(Exercises to complete):
1. Retype the part of the Six Nations tobacco article that opens with the words containing "Martin has worked" and closes with "antipathy toward it.".
2. According to the Six Nations tobacco article, why are tobacco products sold on First Nations so much cheaper than those sold off-reserve?

(Extract):

------------------------------

Apart from the occasional whiz of a vehicle hurtling down Chiefswood Road, the main thoroughfare that leads into the heart of the Six Nations of the Grand River, the most populous First Nation in Canada, is still.
Source: rabble.ca/
Author: BY MATT MOIR
Wind gently rustles treetops, birds happily chirp and a blank-eyed rabbit silently inspects my car before darting into a green field; the scene is downright bucolic.
A little further into the reserve, however, a gravel parking lot outside a characterless strip mall buzzes with activity.
It's a hazy Sunday morning in August, and the non-natives of southern Ontario have descended upon Jay's Smoke Shop to stock up on tobacco.
Lots of tobacco.
Customers stream into the store, stopping only to hold the door for men on their way out with boxes of cigarettes tucked under their arms. Business is brisk.
"People come like this on weekends. They usually stock up for a few months. We have a lot of regulars," says Tara Martin.
Martin has worked at Jay's for eight years, and has lived on the Six Nations reserve her entire life. During an ebb in business, she discusses the importance of the tobacco trade to her community.
"A lot of people around here depend on tobacco for their livelihood. That's why we're so opposed to C-10."
Bill C-10, the Tackling Contraband Tobacco Act, is legislation that, if passed, will create a new offence: trafficking in contraband tobacco. It will also introduce minimum penalties for imprisonment of repeat offenders.
C-10 has passed through Parliament and is in line to be heard before a Senate Committee.
To say the bill is unpopular among First Nations would be like saying that smoking may not be good for children; it just doesn't begin to describe the aboriginal community's antipathy toward it.
When asked what would happen if Bill C-10 were to become law of the land, Martin shakes her head solemnly.
"It would be a disaster."
Big Business
As the law concerning tobacco sales in Ontario and other provinces now stands, products like cigarettes and cigars sold on First Nations are exempt from provincial and federal taxes, so long as they are purchased by ‘Status Indians' and used (smoked) on First Nation territory.
In Ontario, the tax rate for cigarettes is 13.975 cents per cigarette, and 56.6% of taxable price for cigars, so tobacco products from First Nations are considerably cheaper than those sold off-reserve. This draws hordes of consumers – regardless of Status – to reservations in search of cheap smokes.
The federal government says that organized crime groups are taking advantage of the situation by buying bulk supplies of First Nation tobacco, and selling them on the open market.
Currently, there is nothing in the Criminal Code that specifically addresses tobacco trafficking, though prosecutors have an assortment of offences at their disposal to assist in the prosecution of tobacco smugglers, such as fraud, laundering and possession with intent to commit a crime.
Still, the government sees contraband tobacco as important enough to create a brand new offence that exclusively targets the illicit tobacco trade.

------------------------------

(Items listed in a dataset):
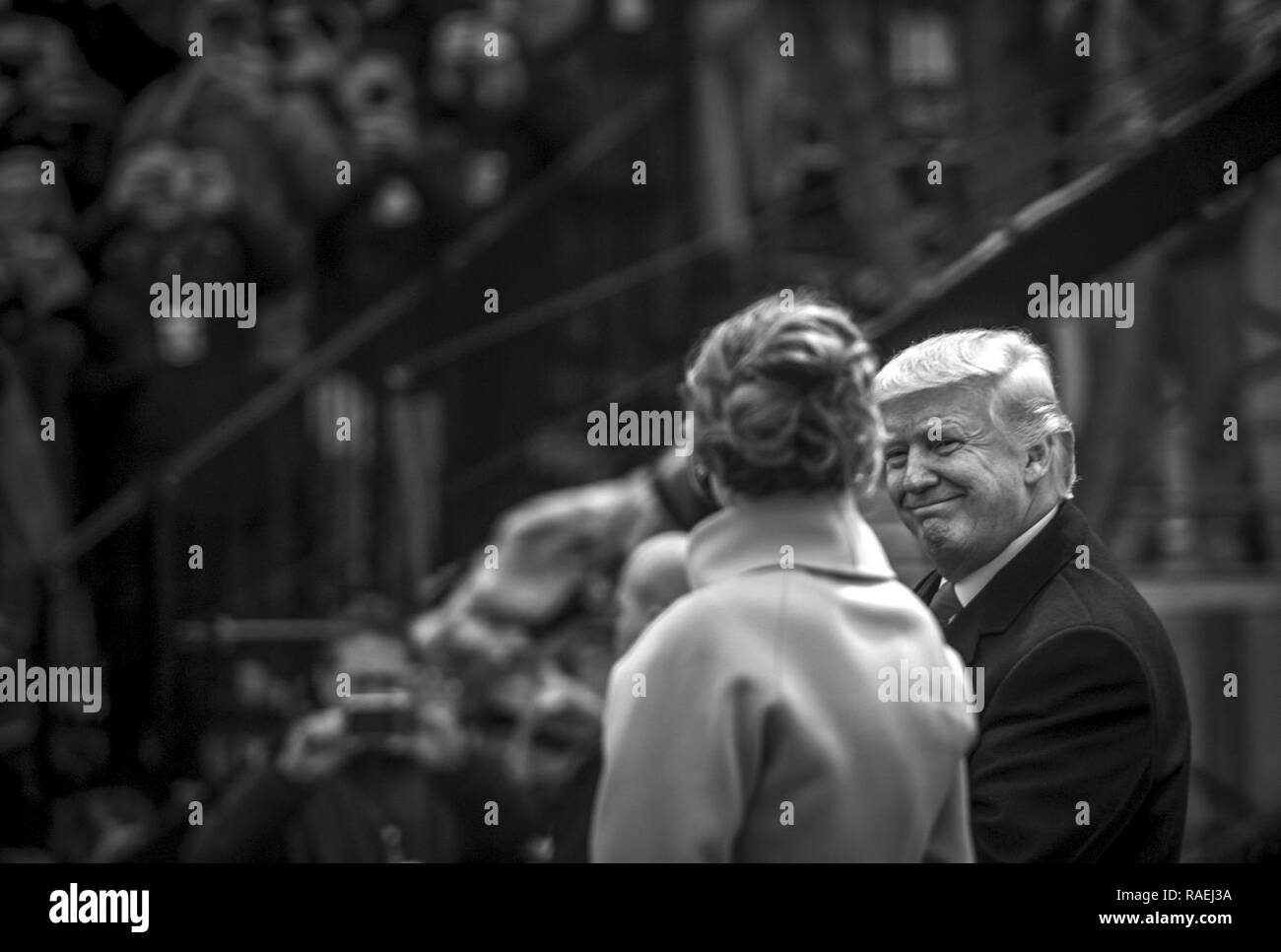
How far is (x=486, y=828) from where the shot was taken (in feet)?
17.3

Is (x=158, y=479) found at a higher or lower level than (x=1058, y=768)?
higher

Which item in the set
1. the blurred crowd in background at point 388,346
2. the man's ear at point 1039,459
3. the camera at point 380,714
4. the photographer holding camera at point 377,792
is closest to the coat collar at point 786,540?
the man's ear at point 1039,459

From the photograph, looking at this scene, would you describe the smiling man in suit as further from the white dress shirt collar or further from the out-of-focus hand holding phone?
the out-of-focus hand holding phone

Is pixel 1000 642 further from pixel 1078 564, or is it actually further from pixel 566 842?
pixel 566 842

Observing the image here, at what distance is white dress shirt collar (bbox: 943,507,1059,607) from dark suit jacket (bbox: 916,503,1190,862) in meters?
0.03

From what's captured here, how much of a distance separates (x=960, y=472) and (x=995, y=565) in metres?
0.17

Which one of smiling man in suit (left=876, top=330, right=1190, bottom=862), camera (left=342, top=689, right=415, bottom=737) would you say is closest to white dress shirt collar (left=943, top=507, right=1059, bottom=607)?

------------------------------

(Outputs by task):
1.
Martin has worked at Jay's for eight years, and has lived on the Six Nations reserve her entire life. During an ebb in business, she discusses the importance of the tobacco trade to her community.
"A lot of people around here depend on tobacco for their livelihood. That's why we're so opposed to C-10."
Bill C-10, the Tackling Contraband Tobacco Act, is legislation that, if passed, will create a new offence: trafficking in contraband tobacco. It will also introduce minimum penalties for imprisonment of repeat offenders.
C-10 has passed through Parliament and is in line to be heard before a Senate Committee.
To say the bill is unpopular among First Nations would be like saying that smoking may not be good for children; it just doesn't begin to describe the aboriginal community's antipathy toward it.

2. Cigarettes and cigars sold on First Nations are exempt from provincial and federal taxes when bought by Status Indians and smoked on First Nation territory. Off-reserve in Ontario, cigarettes are taxed at 13.975 cents each and cigars at 56.6% of taxable price.